_WHAT YOU SHOULD DO_
Repeat the listing in full, preserving every character.

_DATA SUPPLIED_
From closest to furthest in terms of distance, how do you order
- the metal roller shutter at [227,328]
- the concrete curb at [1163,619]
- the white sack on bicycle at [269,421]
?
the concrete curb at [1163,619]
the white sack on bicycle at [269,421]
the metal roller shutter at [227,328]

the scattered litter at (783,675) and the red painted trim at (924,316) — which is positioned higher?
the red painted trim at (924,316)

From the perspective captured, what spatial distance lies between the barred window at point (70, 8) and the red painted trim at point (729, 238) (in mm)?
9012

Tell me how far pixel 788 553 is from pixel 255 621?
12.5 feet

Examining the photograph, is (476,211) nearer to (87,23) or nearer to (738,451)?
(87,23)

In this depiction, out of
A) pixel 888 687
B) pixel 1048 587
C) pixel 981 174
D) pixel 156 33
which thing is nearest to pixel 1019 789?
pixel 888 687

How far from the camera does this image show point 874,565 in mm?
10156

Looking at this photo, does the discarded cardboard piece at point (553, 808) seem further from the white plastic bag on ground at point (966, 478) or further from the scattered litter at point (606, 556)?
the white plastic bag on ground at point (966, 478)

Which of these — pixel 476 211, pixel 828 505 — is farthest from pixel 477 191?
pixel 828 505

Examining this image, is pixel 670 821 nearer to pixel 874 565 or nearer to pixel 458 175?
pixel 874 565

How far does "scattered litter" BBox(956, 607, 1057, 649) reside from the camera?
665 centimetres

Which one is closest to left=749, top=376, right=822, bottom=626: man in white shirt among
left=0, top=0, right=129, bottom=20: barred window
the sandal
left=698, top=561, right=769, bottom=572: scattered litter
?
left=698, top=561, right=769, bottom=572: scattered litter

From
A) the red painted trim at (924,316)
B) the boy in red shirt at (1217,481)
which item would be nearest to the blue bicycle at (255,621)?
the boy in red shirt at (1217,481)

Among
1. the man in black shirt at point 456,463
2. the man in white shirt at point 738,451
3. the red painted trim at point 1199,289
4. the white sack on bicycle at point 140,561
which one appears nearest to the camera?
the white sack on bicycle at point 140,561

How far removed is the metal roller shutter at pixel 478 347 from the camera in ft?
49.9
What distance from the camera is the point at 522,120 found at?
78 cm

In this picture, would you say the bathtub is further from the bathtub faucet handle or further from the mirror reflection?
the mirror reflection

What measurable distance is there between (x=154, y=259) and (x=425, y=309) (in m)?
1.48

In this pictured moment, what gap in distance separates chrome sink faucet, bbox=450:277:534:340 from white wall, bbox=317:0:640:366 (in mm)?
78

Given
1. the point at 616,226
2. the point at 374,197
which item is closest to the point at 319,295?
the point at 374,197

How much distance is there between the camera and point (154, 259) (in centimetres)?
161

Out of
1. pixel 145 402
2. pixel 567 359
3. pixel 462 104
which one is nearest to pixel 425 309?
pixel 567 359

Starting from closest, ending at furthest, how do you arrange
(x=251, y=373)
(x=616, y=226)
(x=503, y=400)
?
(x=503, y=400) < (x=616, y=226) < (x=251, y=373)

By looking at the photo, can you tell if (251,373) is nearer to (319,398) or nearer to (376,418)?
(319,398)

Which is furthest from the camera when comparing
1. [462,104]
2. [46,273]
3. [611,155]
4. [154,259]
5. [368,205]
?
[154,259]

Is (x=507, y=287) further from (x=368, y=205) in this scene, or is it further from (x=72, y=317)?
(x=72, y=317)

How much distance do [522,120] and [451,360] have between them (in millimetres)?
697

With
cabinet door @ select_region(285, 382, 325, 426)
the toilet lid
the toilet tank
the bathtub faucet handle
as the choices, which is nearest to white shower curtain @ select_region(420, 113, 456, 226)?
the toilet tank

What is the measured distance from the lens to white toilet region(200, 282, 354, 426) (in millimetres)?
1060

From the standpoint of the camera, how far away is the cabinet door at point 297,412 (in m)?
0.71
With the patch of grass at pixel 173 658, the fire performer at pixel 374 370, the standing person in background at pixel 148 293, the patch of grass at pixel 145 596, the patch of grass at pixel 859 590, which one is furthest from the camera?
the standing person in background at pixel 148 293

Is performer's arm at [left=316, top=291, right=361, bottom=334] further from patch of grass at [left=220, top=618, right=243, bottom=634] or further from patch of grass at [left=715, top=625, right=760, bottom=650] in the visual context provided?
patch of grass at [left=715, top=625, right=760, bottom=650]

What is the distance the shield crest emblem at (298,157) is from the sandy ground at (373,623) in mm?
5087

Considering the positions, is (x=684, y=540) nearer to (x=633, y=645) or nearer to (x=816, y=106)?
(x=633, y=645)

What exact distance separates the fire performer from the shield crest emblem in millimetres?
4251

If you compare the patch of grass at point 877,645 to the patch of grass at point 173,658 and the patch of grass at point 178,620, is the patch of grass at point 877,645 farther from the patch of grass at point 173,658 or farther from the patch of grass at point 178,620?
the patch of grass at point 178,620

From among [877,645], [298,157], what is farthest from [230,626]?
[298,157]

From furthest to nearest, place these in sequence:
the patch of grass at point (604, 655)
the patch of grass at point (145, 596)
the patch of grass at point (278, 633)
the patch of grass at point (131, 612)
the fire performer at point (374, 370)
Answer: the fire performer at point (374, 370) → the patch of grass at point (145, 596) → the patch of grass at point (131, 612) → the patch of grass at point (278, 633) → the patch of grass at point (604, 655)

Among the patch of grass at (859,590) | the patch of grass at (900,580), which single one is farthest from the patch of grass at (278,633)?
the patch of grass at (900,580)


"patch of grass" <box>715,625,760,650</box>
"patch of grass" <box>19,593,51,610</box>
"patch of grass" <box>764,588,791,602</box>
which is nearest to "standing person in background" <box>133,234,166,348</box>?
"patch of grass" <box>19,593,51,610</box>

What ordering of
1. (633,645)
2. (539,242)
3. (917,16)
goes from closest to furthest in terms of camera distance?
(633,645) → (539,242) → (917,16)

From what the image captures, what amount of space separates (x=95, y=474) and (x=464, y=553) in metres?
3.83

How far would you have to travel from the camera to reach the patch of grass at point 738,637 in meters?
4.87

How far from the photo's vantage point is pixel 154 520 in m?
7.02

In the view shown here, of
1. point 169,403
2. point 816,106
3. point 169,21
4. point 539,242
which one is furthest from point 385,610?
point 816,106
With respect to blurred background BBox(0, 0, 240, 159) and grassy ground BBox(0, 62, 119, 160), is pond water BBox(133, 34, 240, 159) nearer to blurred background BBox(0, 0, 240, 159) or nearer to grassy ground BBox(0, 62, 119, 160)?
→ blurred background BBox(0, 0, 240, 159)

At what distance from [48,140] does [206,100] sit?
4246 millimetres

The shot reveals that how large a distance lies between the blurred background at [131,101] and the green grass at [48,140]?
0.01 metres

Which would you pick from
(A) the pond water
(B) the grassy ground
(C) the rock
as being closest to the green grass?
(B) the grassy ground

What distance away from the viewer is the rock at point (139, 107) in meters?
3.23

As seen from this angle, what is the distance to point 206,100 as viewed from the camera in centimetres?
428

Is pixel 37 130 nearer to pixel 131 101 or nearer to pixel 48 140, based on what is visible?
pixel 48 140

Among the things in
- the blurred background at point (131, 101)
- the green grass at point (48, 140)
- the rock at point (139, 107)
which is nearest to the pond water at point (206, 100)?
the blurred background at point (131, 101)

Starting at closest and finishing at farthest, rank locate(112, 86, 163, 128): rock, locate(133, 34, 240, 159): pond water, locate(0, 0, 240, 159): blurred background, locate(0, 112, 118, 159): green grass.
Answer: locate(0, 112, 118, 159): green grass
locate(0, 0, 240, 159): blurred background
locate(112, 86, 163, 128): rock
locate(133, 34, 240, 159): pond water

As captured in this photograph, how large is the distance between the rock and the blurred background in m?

_EXERCISE OUTPUT_
From closest to furthest in terms of distance, how do you order
- the metal roller shutter at [227,328]
- the concrete curb at [1163,619]
- the white sack on bicycle at [269,421]
?
the concrete curb at [1163,619]
the white sack on bicycle at [269,421]
the metal roller shutter at [227,328]

the scattered litter at (783,675) and the red painted trim at (924,316) — which is positioned higher?
the red painted trim at (924,316)

From the perspective captured, what spatial distance lies between the barred window at point (70, 8) and the red painted trim at point (729, 238) (in mm)?
9012

Tell me how far pixel 788 553 is from pixel 255 621?
12.5 feet

Examining the photograph, is (476,211) nearer to (87,23) or nearer to (738,451)?
(87,23)

In this depiction, out of
A) pixel 888 687
B) pixel 1048 587
C) pixel 981 174
D) pixel 156 33
which thing is nearest to pixel 1019 789?
pixel 888 687

How far from the camera does this image show point 874,565 in mm?
10156

Looking at this photo, does the discarded cardboard piece at point (553, 808) seem further from the white plastic bag on ground at point (966, 478) or further from the scattered litter at point (606, 556)?
the white plastic bag on ground at point (966, 478)

Which of these — pixel 476 211, pixel 828 505 — is farthest from pixel 477 191?
pixel 828 505

Examining this image, is pixel 670 821 nearer to pixel 874 565 or nearer to pixel 458 175?
pixel 874 565

How far does "scattered litter" BBox(956, 607, 1057, 649) reside from the camera?
665 centimetres

Which one is closest to left=749, top=376, right=822, bottom=626: man in white shirt among
left=0, top=0, right=129, bottom=20: barred window
the sandal
left=698, top=561, right=769, bottom=572: scattered litter
?
left=698, top=561, right=769, bottom=572: scattered litter

From
A) the red painted trim at (924,316)
B) the boy in red shirt at (1217,481)
which item would be nearest to the blue bicycle at (255,621)?
the boy in red shirt at (1217,481)

Among
1. the man in black shirt at point 456,463
2. the man in white shirt at point 738,451
3. the red painted trim at point 1199,289
4. the white sack on bicycle at point 140,561
which one appears nearest to the camera?
the white sack on bicycle at point 140,561

How far removed is the metal roller shutter at pixel 478 347 from the camera in ft?
49.9
What distance from the camera is the point at 522,120 found at?
78 cm

In this picture, would you say the bathtub is further from the bathtub faucet handle or further from the mirror reflection?
the mirror reflection

What measurable distance is there between (x=154, y=259) and (x=425, y=309) (in m)?
1.48

In this pictured moment, what gap in distance separates chrome sink faucet, bbox=450:277:534:340 from white wall, bbox=317:0:640:366 (in mm)?
78

Given
1. the point at 616,226
2. the point at 374,197
which item is closest to the point at 319,295?
the point at 374,197

How much distance is there between the camera and point (154, 259) (in centimetres)?
161

Out of
1. pixel 145 402
2. pixel 567 359
3. pixel 462 104
which one is nearest to pixel 425 309?
pixel 567 359

Starting from closest, ending at furthest, how do you arrange
(x=251, y=373)
(x=616, y=226)
(x=503, y=400)
?
(x=503, y=400) < (x=616, y=226) < (x=251, y=373)

By looking at the photo, can you tell if (251,373) is nearer to (319,398) or nearer to (376,418)?
(319,398)

Which is furthest from the camera when comparing
1. [462,104]
2. [46,273]
3. [611,155]
4. [154,259]
5. [368,205]
?
[154,259]

Is (x=507, y=287) further from (x=368, y=205) in this scene, or is it further from (x=72, y=317)?
(x=72, y=317)

How much distance do [522,120] and [451,360] have between them (in millimetres)?
697

With
cabinet door @ select_region(285, 382, 325, 426)
the toilet lid
the toilet tank
the bathtub faucet handle
as the choices, which is nearest to white shower curtain @ select_region(420, 113, 456, 226)?
the toilet tank

What is the measured distance from the lens to white toilet region(200, 282, 354, 426) (in millimetres)?
1060

From the standpoint of the camera, how far away is the cabinet door at point 297,412 (in m)?
0.71
With the patch of grass at pixel 173 658, the fire performer at pixel 374 370, the standing person in background at pixel 148 293, the patch of grass at pixel 145 596, the patch of grass at pixel 859 590, which one is furthest from the camera?
the standing person in background at pixel 148 293

Is performer's arm at [left=316, top=291, right=361, bottom=334] further from patch of grass at [left=220, top=618, right=243, bottom=634] or further from patch of grass at [left=715, top=625, right=760, bottom=650] in the visual context provided?
patch of grass at [left=715, top=625, right=760, bottom=650]

What is the distance the shield crest emblem at (298,157) is from the sandy ground at (373,623) in mm?
5087

Considering the positions, is (x=684, y=540) nearer to (x=633, y=645) or nearer to (x=816, y=106)?
(x=633, y=645)

What exact distance separates the fire performer from the shield crest emblem in millimetres?
4251

If you compare the patch of grass at point 877,645 to the patch of grass at point 173,658 and the patch of grass at point 178,620, is the patch of grass at point 877,645 farther from the patch of grass at point 173,658 or farther from the patch of grass at point 178,620?
the patch of grass at point 178,620

From among [877,645], [298,157], what is farthest from [230,626]?
[298,157]

From furthest to nearest, place these in sequence:
the patch of grass at point (604, 655)
the patch of grass at point (145, 596)
the patch of grass at point (278, 633)
the patch of grass at point (131, 612)
the fire performer at point (374, 370)
Answer: the fire performer at point (374, 370) → the patch of grass at point (145, 596) → the patch of grass at point (131, 612) → the patch of grass at point (278, 633) → the patch of grass at point (604, 655)

Among the patch of grass at (859,590) | the patch of grass at (900,580), which single one is farthest from the patch of grass at (278,633)?
the patch of grass at (900,580)


"patch of grass" <box>715,625,760,650</box>
"patch of grass" <box>19,593,51,610</box>
"patch of grass" <box>764,588,791,602</box>
which is nearest to "standing person in background" <box>133,234,166,348</box>?
"patch of grass" <box>19,593,51,610</box>

What ordering of
1. (633,645)
2. (539,242)
3. (917,16)
goes from closest to furthest in terms of camera distance?
(633,645) → (539,242) → (917,16)

From what the image captures, what amount of space separates (x=95, y=474) and (x=464, y=553) in metres?
3.83

How far would you have to travel from the camera to reach the patch of grass at point 738,637 in meters?
4.87

How far from the photo's vantage point is pixel 154 520 in m?
7.02

In the view shown here, of
1. point 169,403
2. point 816,106
3. point 169,21
4. point 539,242
which one is furthest from point 385,610?
point 816,106
With respect to blurred background BBox(0, 0, 240, 159) and grassy ground BBox(0, 62, 119, 160), is pond water BBox(133, 34, 240, 159) nearer to blurred background BBox(0, 0, 240, 159) or nearer to grassy ground BBox(0, 62, 119, 160)?
→ blurred background BBox(0, 0, 240, 159)

At what distance from [48,140] does [206,100] sit?
4246 millimetres

The shot reveals that how large a distance lies between the blurred background at [131,101] and the green grass at [48,140]?
0.01 metres

Which would you pick from
(A) the pond water
(B) the grassy ground
(C) the rock
as being closest to the green grass?
(B) the grassy ground

What distance away from the viewer is the rock at point (139, 107) in meters?
3.23

As seen from this angle, what is the distance to point 206,100 as viewed from the camera in centimetres?
428

Is pixel 37 130 nearer to pixel 131 101 or nearer to pixel 48 140, based on what is visible?
pixel 48 140

Among the things in
- the blurred background at point (131, 101)
- the green grass at point (48, 140)
- the rock at point (139, 107)
which is nearest to the pond water at point (206, 100)?
the blurred background at point (131, 101)

Starting at closest and finishing at farthest, rank locate(112, 86, 163, 128): rock, locate(133, 34, 240, 159): pond water, locate(0, 0, 240, 159): blurred background, locate(0, 112, 118, 159): green grass.
Answer: locate(0, 112, 118, 159): green grass
locate(0, 0, 240, 159): blurred background
locate(112, 86, 163, 128): rock
locate(133, 34, 240, 159): pond water

As captured in this photograph, how large is the distance between the rock and the blurred background in m?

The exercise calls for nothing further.